JOB A: In the stored dataset items, substitute "sandy soil" for "sandy ground" in the part that opens with the line containing "If you look" and runs through the end of the items, and change nothing else. Give back only that part, with the pictures left out.

Very basic lambdas in RULES flake out in the presence of newtype wrappers.

Steps to reproduce

I wrote a function

map# :: (a -> (# b #)) -> Map k a -> Map k b
{-# NOINLINE [1] map# #-}

to see if I can unify the implementations (and rewrite rules) for strict and lazy Map operations.

L.map, S.map :: (a -> b) -> Map k a -> Map k b
L.map f = map# (\x -> (# f x #))
S.map f = map# (\x -> let !y = f x in (# y #))
{-# INLINABLE L.map #-}
{-# INLINABLE S.map #-}

I added a rule

"mapCoerce" map# (\x -> (# coerce x #))

to see if I could recover L.map coerce = coerce. To my surprise and delight, this worked! But the story wasn't over.

JOB B: In the text about rewrite rules and newtype wrappers, what name is given to the rule that was added?

Stored dataset items:
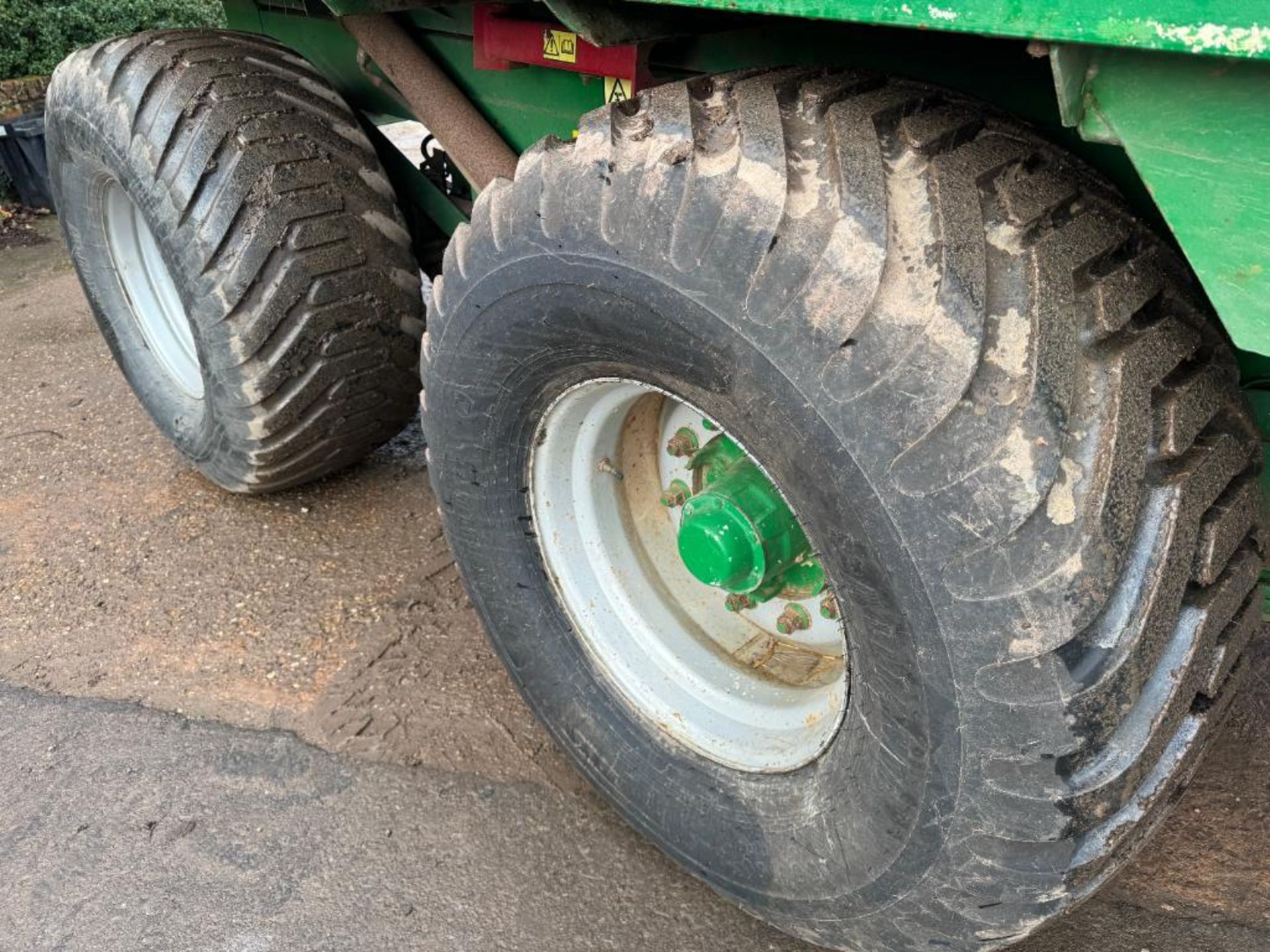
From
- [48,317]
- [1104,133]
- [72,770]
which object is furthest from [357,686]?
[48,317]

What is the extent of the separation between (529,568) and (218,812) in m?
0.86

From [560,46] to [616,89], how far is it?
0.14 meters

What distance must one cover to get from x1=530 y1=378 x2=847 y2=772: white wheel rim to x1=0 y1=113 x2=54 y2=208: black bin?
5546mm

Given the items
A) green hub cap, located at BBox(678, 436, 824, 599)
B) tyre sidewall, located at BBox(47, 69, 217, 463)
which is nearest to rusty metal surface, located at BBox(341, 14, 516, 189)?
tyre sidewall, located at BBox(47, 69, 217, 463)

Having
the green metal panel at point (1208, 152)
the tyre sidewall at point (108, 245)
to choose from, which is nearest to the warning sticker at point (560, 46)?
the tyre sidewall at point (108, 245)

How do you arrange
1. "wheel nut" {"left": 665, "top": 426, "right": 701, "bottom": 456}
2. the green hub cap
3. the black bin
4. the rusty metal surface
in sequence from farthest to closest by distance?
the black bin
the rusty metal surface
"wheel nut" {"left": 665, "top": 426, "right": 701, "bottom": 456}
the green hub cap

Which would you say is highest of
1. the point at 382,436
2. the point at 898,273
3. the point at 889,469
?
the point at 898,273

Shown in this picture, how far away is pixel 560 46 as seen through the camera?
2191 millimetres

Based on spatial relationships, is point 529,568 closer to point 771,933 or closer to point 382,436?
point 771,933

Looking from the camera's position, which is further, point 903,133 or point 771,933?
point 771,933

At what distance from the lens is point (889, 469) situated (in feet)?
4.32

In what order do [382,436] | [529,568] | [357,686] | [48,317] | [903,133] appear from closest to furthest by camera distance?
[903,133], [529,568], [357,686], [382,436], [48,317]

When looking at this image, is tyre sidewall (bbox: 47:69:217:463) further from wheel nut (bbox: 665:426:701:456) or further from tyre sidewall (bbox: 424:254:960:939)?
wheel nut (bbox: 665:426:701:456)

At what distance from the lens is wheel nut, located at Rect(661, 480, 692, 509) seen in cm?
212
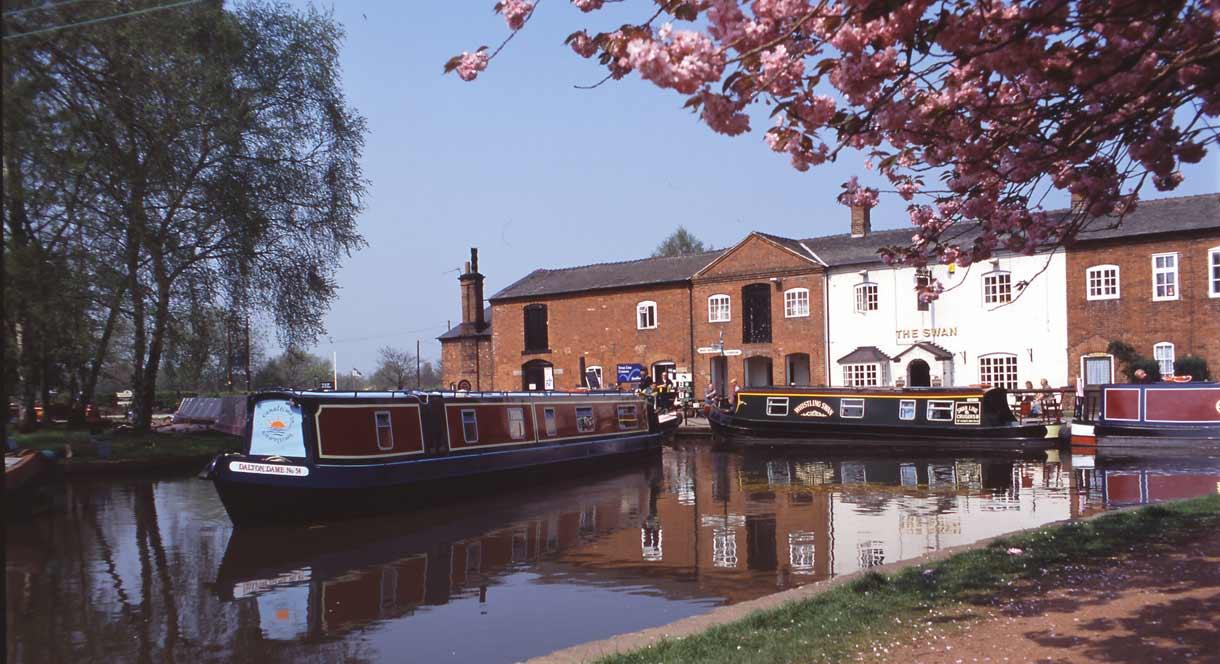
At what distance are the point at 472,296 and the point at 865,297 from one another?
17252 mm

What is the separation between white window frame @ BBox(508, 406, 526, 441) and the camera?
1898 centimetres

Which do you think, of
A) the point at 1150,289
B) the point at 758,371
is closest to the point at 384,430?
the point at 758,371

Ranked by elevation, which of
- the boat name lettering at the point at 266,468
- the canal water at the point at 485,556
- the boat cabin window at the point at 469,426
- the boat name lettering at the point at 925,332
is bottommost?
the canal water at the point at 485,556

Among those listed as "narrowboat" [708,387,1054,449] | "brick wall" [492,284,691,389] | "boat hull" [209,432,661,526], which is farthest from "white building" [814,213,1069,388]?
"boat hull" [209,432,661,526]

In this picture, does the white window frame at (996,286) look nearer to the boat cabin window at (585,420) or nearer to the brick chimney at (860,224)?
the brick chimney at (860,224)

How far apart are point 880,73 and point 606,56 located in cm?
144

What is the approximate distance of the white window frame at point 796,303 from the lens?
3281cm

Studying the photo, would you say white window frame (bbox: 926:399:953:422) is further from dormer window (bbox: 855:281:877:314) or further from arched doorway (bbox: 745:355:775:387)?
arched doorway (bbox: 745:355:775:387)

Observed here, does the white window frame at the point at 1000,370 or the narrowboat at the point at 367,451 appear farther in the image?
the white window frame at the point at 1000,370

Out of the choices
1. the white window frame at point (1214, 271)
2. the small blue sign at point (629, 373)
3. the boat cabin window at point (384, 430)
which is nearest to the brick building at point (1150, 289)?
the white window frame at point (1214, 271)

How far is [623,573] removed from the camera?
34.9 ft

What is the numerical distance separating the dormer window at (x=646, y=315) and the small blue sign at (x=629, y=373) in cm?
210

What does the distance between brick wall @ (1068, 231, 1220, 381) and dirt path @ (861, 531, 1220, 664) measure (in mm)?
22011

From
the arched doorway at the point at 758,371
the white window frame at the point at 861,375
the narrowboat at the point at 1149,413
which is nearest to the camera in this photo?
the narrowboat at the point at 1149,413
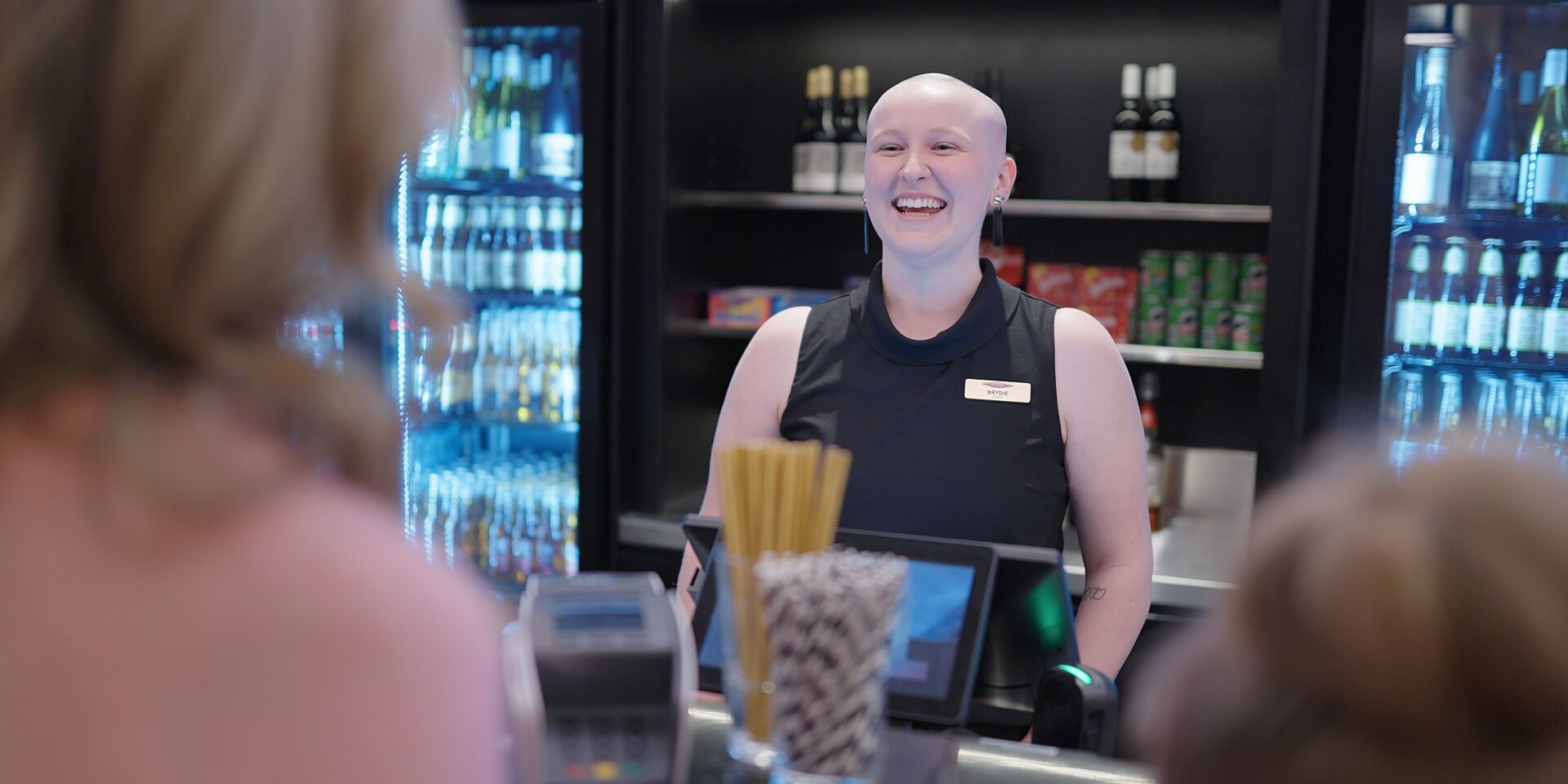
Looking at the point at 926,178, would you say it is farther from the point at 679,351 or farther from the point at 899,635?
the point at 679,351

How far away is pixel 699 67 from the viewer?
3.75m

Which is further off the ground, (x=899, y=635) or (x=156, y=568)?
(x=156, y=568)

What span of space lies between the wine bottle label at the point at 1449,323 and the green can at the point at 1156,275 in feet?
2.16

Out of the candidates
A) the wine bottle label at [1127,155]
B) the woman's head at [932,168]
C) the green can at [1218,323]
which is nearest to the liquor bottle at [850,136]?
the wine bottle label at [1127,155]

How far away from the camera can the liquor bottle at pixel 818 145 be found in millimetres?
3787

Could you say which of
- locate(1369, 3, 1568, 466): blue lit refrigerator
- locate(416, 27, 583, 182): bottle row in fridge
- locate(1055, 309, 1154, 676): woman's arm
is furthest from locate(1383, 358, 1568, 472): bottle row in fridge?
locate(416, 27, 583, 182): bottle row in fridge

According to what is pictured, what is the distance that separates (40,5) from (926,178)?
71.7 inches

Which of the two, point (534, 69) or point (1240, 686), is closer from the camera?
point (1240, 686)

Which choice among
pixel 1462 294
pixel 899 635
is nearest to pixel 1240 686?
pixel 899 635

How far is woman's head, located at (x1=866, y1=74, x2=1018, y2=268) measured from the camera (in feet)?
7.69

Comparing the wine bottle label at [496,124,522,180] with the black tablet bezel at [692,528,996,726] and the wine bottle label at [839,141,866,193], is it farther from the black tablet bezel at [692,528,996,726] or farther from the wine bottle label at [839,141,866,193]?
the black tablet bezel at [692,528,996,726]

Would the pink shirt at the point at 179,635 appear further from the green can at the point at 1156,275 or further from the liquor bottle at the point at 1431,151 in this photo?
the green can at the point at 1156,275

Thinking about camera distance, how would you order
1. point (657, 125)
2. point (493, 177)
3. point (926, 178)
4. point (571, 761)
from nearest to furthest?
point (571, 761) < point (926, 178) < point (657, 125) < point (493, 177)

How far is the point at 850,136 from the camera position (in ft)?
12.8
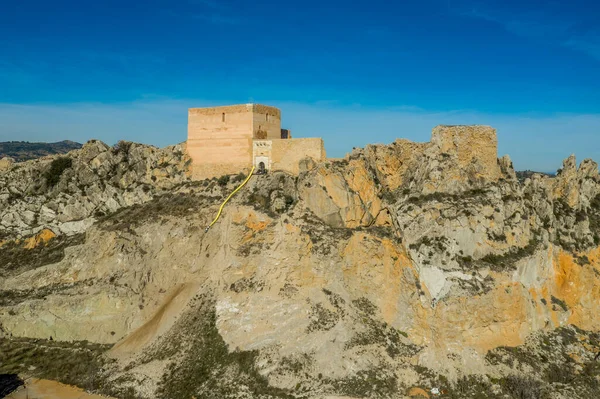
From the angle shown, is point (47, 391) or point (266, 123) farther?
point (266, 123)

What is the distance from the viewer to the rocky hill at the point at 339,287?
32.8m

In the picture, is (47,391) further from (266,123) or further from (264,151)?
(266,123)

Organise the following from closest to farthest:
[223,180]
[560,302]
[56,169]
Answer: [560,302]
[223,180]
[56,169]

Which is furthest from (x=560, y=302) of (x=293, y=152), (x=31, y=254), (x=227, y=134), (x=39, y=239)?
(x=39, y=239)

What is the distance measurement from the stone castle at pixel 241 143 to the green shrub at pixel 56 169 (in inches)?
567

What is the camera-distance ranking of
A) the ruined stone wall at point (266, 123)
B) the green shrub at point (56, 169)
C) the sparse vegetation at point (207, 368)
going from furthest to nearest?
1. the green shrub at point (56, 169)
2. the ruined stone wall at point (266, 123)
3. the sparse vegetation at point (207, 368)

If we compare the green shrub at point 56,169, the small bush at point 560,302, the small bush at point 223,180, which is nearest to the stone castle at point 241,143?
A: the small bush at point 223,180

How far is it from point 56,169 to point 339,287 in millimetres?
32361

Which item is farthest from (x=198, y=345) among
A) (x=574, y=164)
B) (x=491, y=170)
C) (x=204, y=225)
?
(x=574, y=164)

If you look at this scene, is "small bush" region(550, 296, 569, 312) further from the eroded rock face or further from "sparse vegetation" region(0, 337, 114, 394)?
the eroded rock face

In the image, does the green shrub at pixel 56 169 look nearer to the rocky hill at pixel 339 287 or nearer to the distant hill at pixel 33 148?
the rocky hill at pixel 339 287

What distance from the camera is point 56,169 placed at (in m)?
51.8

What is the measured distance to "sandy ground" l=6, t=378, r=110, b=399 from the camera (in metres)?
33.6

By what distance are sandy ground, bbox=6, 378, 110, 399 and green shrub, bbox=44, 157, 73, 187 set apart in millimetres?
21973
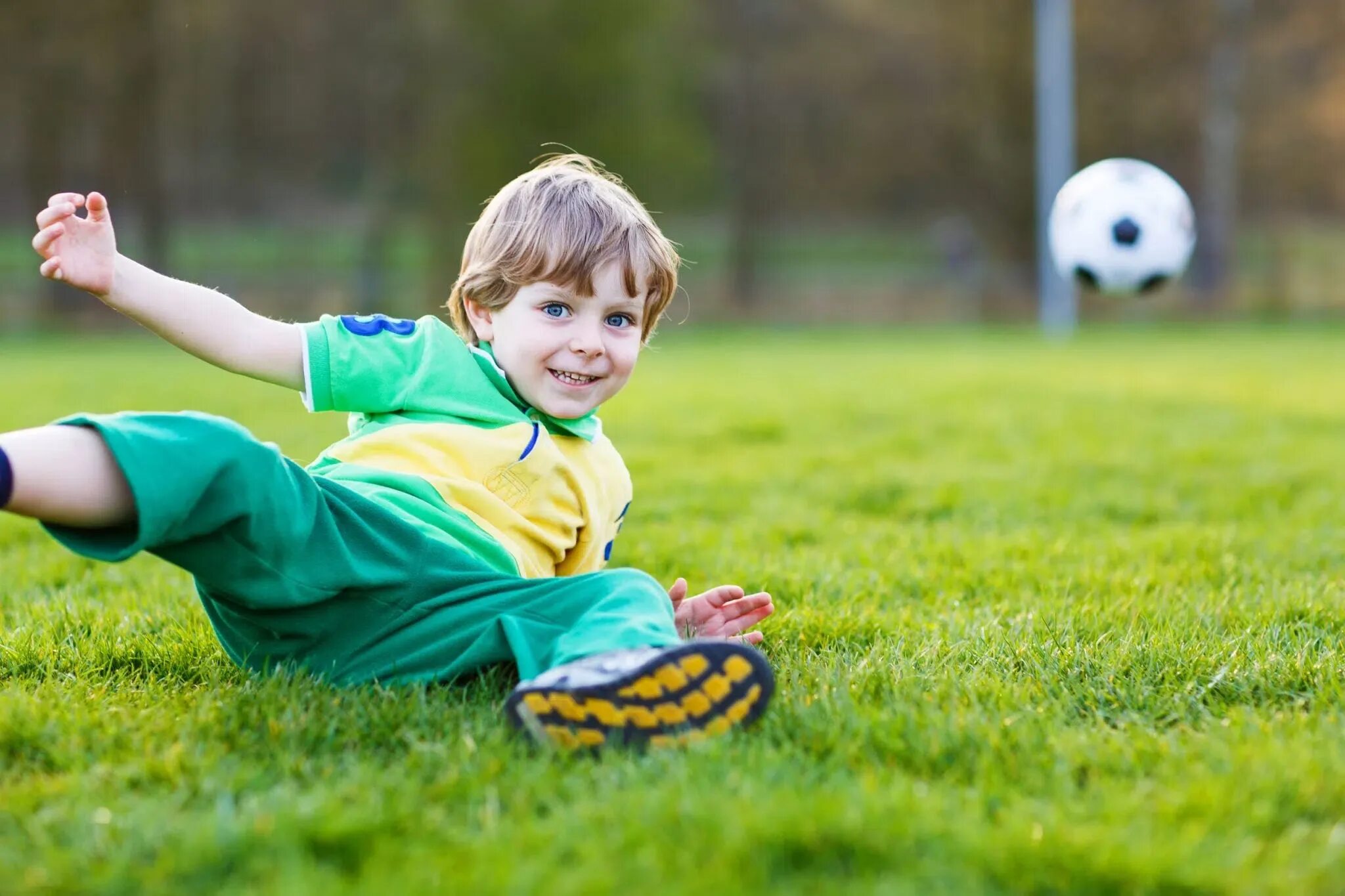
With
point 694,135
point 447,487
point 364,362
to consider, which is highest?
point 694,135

TASK SOLUTION A:
If you look at this scene, is "small bush" region(550, 296, 569, 312) further from the eroded rock face or further from "sparse vegetation" region(0, 337, 114, 394)?
the eroded rock face

In the image, does the green shrub at pixel 56 169 look nearer to the rocky hill at pixel 339 287 or nearer to the distant hill at pixel 33 148?
the rocky hill at pixel 339 287

What distance from the camera is point 56,169 placed at (in m)?
51.8

What is the measured distance to "sandy soil" l=6, t=378, r=110, b=399 from the camera (in metres)?
33.6

By what distance are sandy soil, bbox=6, 378, 110, 399 and green shrub, bbox=44, 157, 73, 187 set apart in millimetres?
21973
With
point 694,135
point 447,487
point 364,362
to consider, which is highest?
point 694,135

TASK SOLUTION B: The rule is named "mapCoerce".